## [Exercise objective]
Reproduce the data below, swapping every occurrence of "air vent" for "dashboard vent" and keeping everything else unchanged.

## [Records taken from a collection]
►

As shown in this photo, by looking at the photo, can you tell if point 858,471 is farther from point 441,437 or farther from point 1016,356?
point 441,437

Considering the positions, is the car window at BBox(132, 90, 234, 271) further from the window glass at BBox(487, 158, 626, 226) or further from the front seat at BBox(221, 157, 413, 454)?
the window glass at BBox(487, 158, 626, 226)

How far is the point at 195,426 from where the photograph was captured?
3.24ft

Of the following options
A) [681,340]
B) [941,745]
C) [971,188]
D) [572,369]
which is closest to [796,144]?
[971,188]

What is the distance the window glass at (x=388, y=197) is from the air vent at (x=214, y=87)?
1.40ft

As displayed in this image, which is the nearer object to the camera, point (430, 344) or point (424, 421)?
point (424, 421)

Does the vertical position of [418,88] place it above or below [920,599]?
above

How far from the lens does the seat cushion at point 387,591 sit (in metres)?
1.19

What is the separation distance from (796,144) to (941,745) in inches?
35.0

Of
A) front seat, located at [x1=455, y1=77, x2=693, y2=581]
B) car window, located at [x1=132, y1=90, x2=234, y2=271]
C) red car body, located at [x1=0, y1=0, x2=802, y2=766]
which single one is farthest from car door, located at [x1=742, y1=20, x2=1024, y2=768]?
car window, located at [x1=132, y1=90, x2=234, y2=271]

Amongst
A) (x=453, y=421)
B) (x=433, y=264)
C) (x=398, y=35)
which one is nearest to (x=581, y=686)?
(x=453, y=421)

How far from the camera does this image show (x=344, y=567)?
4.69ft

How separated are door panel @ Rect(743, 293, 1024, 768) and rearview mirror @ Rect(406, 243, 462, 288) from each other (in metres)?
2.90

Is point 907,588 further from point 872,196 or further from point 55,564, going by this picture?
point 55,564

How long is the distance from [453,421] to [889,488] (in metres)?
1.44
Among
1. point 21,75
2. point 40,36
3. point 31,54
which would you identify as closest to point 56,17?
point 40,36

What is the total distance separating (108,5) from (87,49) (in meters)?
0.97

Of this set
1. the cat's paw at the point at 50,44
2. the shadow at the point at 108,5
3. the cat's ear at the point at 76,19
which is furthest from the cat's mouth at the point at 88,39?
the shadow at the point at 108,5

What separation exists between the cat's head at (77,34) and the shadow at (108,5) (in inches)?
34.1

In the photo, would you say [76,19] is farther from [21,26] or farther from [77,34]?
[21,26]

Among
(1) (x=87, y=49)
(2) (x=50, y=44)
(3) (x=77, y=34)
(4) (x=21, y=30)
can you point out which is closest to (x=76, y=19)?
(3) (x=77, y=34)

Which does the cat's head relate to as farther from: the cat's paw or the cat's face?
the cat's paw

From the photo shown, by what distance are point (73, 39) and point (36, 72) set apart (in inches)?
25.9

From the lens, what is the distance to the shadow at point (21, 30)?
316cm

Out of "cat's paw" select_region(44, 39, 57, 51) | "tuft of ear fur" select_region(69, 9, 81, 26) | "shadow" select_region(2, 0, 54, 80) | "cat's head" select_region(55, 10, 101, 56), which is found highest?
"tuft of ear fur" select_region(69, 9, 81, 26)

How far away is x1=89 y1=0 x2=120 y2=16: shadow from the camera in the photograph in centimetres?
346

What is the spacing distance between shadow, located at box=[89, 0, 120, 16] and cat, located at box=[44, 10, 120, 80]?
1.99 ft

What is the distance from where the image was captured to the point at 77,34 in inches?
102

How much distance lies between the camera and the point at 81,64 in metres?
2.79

◄

## [Solved exercise]
As shown in this photo, by looking at the photo, can you tell if point 858,471 is farther from point 441,437 or farther from point 1016,356?
point 441,437

Considering the positions, is the car window at BBox(132, 90, 234, 271) further from the window glass at BBox(487, 158, 626, 226) or further from the front seat at BBox(221, 157, 413, 454)?
the window glass at BBox(487, 158, 626, 226)

How far is the point at 195,426 from where the photograph was captured?
3.24ft

Of the following options
A) [681,340]
B) [941,745]
C) [971,188]
D) [572,369]
which is closest to [796,144]?
[971,188]

What is the distance the window glass at (x=388, y=197) is from the dashboard vent at (x=214, y=87)?
1.40ft

As displayed in this image, which is the nearer object to the camera, point (430, 344) or point (424, 421)?
point (424, 421)

Does the vertical position of [418,88] place it above or below [920,599]?
above

How far from the lens does the seat cushion at point 387,591 sit (in metres)?
1.19

What is the separation distance from (796,144) to (941,745) in inches?
35.0

Of
A) front seat, located at [x1=455, y1=77, x2=693, y2=581]
B) car window, located at [x1=132, y1=90, x2=234, y2=271]
C) red car body, located at [x1=0, y1=0, x2=802, y2=766]
which single one is farthest from car door, located at [x1=742, y1=20, x2=1024, y2=768]?
car window, located at [x1=132, y1=90, x2=234, y2=271]

Amongst
A) (x=453, y=421)
B) (x=433, y=264)
C) (x=398, y=35)
which one is nearest to (x=581, y=686)?
(x=453, y=421)

How far from the camera does this image show (x=344, y=567)?
4.69ft

How separated are door panel @ Rect(743, 293, 1024, 768) and rearview mirror @ Rect(406, 243, 462, 288) from each other (in metres)?
2.90

Is point 907,588 further from point 872,196 or further from point 55,564, going by this picture?
point 55,564

How long is the distance from [453,421] to [889,488] (in metres)?
1.44
Among
1. point 21,75
2. point 40,36
3. point 31,54
which would you identify as closest to point 56,17?
point 40,36

What is the total distance separating (108,5) from (87,49) (in meters)?
0.97

Of this set
1. the cat's paw at the point at 50,44
2. the shadow at the point at 108,5
3. the cat's ear at the point at 76,19
which is furthest from the cat's mouth at the point at 88,39?
the shadow at the point at 108,5

What separation exists between the cat's head at (77,34) and the shadow at (108,5) (in inches)?
34.1

In the photo, would you say [76,19] is farther from [21,26] or farther from [77,34]?
[21,26]

Among
(1) (x=87, y=49)
(2) (x=50, y=44)
(3) (x=77, y=34)
(4) (x=21, y=30)
can you point out which is closest to (x=76, y=19)?
(3) (x=77, y=34)

Which does the cat's head relate to as farther from: the cat's paw or the cat's face?
the cat's paw

From the photo shown, by what distance are point (73, 39) and point (36, 72) set apart (in inches)?
25.9

From the lens, what is the distance to the shadow at point (21, 30)?
316cm

Out of "cat's paw" select_region(44, 39, 57, 51) | "tuft of ear fur" select_region(69, 9, 81, 26) | "shadow" select_region(2, 0, 54, 80) | "cat's head" select_region(55, 10, 101, 56), which is found highest?
"tuft of ear fur" select_region(69, 9, 81, 26)

How far away is x1=89 y1=0 x2=120 y2=16: shadow from the camera in the photograph in centimetres?
346

What is the spacing distance between shadow, located at box=[89, 0, 120, 16] and cat, located at box=[44, 10, 120, 80]?
1.99 ft

What is the distance from where the image was captured to the point at 77,34 in inches?
102

How much distance lies between the camera and the point at 81,64 in metres?
2.79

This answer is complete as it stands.